** Start **
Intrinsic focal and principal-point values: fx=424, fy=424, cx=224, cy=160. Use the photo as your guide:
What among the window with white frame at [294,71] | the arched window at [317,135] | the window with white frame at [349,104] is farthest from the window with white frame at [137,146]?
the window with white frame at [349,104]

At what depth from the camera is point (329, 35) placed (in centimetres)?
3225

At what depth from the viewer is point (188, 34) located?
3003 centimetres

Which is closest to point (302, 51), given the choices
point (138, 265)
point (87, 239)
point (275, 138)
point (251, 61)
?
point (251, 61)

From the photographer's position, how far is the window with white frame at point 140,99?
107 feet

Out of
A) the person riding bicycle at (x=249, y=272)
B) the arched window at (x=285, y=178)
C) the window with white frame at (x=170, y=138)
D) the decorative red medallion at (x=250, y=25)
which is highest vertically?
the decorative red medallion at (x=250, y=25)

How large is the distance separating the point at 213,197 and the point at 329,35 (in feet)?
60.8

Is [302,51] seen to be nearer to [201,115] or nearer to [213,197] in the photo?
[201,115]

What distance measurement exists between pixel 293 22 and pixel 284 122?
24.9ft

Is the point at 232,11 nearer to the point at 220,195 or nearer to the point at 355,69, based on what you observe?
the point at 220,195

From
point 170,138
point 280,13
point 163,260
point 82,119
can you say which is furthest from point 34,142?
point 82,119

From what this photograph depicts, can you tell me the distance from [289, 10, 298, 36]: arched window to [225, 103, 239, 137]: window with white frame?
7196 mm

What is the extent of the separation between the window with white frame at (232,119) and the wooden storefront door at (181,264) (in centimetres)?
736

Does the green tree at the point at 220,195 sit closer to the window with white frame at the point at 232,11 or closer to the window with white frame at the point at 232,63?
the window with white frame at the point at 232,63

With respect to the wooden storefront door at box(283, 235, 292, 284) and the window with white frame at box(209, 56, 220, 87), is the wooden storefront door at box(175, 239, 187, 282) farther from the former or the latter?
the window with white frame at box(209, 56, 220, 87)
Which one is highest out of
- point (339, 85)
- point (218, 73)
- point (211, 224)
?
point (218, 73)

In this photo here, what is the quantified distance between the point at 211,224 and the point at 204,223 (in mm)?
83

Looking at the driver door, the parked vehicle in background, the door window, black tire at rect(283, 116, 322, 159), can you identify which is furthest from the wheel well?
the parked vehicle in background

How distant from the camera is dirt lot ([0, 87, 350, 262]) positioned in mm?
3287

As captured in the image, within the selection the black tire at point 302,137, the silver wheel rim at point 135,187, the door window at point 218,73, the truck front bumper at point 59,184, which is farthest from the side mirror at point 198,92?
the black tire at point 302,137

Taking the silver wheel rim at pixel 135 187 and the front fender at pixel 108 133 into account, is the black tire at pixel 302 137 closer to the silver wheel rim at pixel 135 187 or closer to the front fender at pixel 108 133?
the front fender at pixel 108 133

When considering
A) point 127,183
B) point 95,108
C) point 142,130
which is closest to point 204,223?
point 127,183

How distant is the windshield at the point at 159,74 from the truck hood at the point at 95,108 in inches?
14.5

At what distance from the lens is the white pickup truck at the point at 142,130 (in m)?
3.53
** End **
_Exercise task_
Render the lines from the one containing "How distant is" through the end of the items as a Markdown table with the columns "Row" and "Line", numbering each row and omitting blank lines.

_Answer to the problem_
| Row | Line |
|---|---|
| 1 | How distant is the windshield at the point at 159,74 from the truck hood at the point at 95,108 in inches? |
| 2 | 14.5 |
| 3 | At what distance from the lens is the white pickup truck at the point at 142,130 (in m)? |
| 4 | 3.53 |